= REQUEST =
Copy out all the entries word for word.

= PROVIDED DATA =

----------------

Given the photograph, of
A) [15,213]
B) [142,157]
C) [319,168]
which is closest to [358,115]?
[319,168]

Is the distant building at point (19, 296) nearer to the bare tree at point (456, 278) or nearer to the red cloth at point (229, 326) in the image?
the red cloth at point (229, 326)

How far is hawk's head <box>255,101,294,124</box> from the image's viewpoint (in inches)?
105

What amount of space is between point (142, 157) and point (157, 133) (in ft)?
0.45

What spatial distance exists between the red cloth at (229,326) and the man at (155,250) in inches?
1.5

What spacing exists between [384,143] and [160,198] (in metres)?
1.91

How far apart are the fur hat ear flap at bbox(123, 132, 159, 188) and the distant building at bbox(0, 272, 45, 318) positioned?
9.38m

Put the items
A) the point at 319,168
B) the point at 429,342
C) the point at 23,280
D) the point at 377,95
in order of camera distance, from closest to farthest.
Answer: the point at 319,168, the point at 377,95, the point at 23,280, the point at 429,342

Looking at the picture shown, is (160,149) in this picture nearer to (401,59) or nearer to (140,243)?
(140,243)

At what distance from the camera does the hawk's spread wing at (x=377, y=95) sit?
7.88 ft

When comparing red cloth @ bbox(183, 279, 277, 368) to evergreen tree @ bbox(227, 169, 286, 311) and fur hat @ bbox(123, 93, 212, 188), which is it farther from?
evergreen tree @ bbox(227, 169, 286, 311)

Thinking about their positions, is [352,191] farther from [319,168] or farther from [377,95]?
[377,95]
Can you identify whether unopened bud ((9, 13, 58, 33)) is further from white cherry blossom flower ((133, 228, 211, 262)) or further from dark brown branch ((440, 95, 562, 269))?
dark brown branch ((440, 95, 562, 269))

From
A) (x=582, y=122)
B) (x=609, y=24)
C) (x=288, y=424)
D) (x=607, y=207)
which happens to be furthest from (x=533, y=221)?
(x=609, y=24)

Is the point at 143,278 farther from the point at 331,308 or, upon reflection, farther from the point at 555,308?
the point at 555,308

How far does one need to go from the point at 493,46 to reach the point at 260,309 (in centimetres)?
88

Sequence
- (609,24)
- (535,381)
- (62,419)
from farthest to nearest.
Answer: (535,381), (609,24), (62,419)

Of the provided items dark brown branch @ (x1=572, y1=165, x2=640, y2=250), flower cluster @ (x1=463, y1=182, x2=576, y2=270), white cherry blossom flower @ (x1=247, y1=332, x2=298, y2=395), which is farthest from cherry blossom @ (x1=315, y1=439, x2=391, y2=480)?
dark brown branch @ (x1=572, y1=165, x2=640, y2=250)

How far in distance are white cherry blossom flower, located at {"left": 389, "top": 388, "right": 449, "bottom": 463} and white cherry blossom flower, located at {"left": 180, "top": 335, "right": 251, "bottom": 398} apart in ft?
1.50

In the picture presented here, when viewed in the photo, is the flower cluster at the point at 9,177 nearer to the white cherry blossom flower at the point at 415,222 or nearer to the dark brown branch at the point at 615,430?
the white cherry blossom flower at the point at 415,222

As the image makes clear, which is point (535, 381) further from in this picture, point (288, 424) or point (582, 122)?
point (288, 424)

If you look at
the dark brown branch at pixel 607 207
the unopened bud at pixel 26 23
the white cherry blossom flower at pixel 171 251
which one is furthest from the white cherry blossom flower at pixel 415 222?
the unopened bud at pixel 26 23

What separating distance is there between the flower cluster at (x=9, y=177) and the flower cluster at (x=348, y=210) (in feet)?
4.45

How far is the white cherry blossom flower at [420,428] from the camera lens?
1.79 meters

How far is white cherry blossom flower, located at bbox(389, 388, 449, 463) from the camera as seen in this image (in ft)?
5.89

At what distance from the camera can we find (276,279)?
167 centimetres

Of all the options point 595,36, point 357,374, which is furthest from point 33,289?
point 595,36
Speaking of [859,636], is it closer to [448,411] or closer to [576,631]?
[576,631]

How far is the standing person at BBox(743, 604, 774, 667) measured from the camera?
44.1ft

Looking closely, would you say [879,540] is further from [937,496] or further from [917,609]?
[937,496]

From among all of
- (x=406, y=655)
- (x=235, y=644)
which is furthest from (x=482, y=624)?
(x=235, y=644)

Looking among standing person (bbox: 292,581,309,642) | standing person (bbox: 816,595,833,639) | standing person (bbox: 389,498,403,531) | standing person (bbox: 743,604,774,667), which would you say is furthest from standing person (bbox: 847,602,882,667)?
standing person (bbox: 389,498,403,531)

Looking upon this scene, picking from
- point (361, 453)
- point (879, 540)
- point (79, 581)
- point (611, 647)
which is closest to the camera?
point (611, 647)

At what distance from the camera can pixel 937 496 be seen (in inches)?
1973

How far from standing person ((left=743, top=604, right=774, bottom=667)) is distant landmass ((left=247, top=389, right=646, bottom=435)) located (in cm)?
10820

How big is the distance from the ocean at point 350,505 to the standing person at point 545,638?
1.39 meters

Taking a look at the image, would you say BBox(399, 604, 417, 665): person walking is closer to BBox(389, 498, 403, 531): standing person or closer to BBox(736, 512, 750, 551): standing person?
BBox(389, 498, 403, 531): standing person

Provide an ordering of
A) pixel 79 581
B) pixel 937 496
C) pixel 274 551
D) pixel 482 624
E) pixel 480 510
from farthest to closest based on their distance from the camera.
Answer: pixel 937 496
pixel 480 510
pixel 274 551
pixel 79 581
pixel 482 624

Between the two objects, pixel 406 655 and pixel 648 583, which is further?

----------------

= OUTPUT OF THE EXERCISE =
Given the photograph, of
A) [15,213]
B) [142,157]
C) [319,168]
which is closest to [358,115]?
[319,168]

Is the distant building at point (19, 296) nearer to the bare tree at point (456, 278) or nearer to the red cloth at point (229, 326) in the image?
the red cloth at point (229, 326)

How far is hawk's head <box>255,101,294,124</box> from the image's viewpoint (in inches)?
105

What amount of space is between point (142, 157) and point (157, 133) (in ft)?
0.45

What spatial distance exists between the red cloth at (229,326) and the man at (155,250) in inches?
1.5

What spacing exists between [384,143] and [160,198] (in metres)?
1.91

How far apart are the fur hat ear flap at bbox(123, 132, 159, 188) and the distant building at bbox(0, 272, 45, 318) positioned?
9.38m

Put the items
A) the point at 319,168
B) the point at 429,342
C) the point at 23,280
D) the point at 377,95
in order of camera distance, from closest to farthest.
Answer: the point at 319,168, the point at 377,95, the point at 23,280, the point at 429,342

Looking at the picture shown, is (160,149) in this picture nearer to (401,59) or nearer to (140,243)?
(140,243)

At what distance from the camera does the hawk's spread wing at (x=377, y=95) sit?
7.88 ft

When comparing red cloth @ bbox(183, 279, 277, 368) to evergreen tree @ bbox(227, 169, 286, 311) and fur hat @ bbox(123, 93, 212, 188), which is it farther from?
evergreen tree @ bbox(227, 169, 286, 311)

Thinking about their positions, is [352,191] farther from [319,168] or farther from [377,95]?
[377,95]
Can you identify whether unopened bud ((9, 13, 58, 33)) is further from white cherry blossom flower ((133, 228, 211, 262)) or further from dark brown branch ((440, 95, 562, 269))?
dark brown branch ((440, 95, 562, 269))

From
A) (x=582, y=122)
B) (x=609, y=24)
C) (x=288, y=424)
D) (x=607, y=207)
which happens to be furthest from (x=533, y=221)?
(x=609, y=24)

Is the point at 143,278 farther from the point at 331,308 or, upon reflection, farther from the point at 555,308?
the point at 555,308

How far does one need to go from the point at 493,46 to reach the point at 260,309 (in centimetres)?
88

Sequence
- (609,24)
- (535,381)
- (62,419)
from farthest to nearest.
Answer: (535,381), (609,24), (62,419)

Of the provided items dark brown branch @ (x1=572, y1=165, x2=640, y2=250), flower cluster @ (x1=463, y1=182, x2=576, y2=270), white cherry blossom flower @ (x1=247, y1=332, x2=298, y2=395), which is farthest from cherry blossom @ (x1=315, y1=439, x2=391, y2=480)?
dark brown branch @ (x1=572, y1=165, x2=640, y2=250)

How far in distance are white cherry blossom flower, located at {"left": 389, "top": 388, "right": 449, "bottom": 463} and white cherry blossom flower, located at {"left": 180, "top": 335, "right": 251, "bottom": 398} apart in ft?
1.50

In the picture presented here, when viewed in the photo, is the flower cluster at the point at 9,177 nearer to the white cherry blossom flower at the point at 415,222 or nearer to the dark brown branch at the point at 615,430?
the white cherry blossom flower at the point at 415,222

As the image makes clear, which is point (535, 381) further from in this picture, point (288, 424) or point (582, 122)?
point (288, 424)

If you look at
the dark brown branch at pixel 607 207
the unopened bud at pixel 26 23
the white cherry blossom flower at pixel 171 251
which one is furthest from the white cherry blossom flower at pixel 415 222?
the unopened bud at pixel 26 23

What separating distance is there between the flower cluster at (x=9, y=177) and the flower cluster at (x=348, y=210) (in feet)?
4.45

How far is the white cherry blossom flower at [420,428] from the camera lens?
1.79 meters

How far is white cherry blossom flower, located at bbox(389, 388, 449, 463) from the camera as seen in this image (in ft)?
5.89

At what distance from the camera can we find (276,279)?
167 centimetres

Of all the options point 595,36, point 357,374, which is furthest from point 33,289?
point 595,36
Speaking of [859,636], is it closer to [448,411] or closer to [576,631]?
[576,631]

How far is the standing person at BBox(743, 604, 774, 667) measured from the camera?
44.1ft

Looking closely, would you say [879,540] is further from [937,496] or further from [917,609]?
[937,496]

From among all of
- (x=406, y=655)
- (x=235, y=644)
which is furthest from (x=482, y=624)?
(x=235, y=644)

Looking among standing person (bbox: 292,581,309,642) | standing person (bbox: 816,595,833,639) | standing person (bbox: 389,498,403,531) | standing person (bbox: 743,604,774,667), which would you say is furthest from standing person (bbox: 847,602,882,667)?
standing person (bbox: 389,498,403,531)

Looking upon this scene, picking from
- point (361, 453)
- point (879, 540)
- point (79, 581)
- point (611, 647)
which is closest to the camera?
point (611, 647)

At what distance from the camera can pixel 937 496 be seen (in inches)?
1973

How far from standing person ((left=743, top=604, right=774, bottom=667)) is distant landmass ((left=247, top=389, right=646, bottom=435)) located (in cm)?
10820

How big is the distance from the ocean at point 350,505 to the standing person at point 545,638?
1.39 meters

Taking a look at the image, would you say BBox(399, 604, 417, 665): person walking is closer to BBox(389, 498, 403, 531): standing person or closer to BBox(736, 512, 750, 551): standing person?
BBox(389, 498, 403, 531): standing person

Provide an ordering of
A) pixel 79 581
B) pixel 937 496
C) pixel 274 551
D) pixel 482 624
E) pixel 480 510
from farthest to closest based on their distance from the camera.
Answer: pixel 937 496
pixel 480 510
pixel 274 551
pixel 79 581
pixel 482 624

Between the two objects, pixel 406 655 and pixel 648 583, which is further?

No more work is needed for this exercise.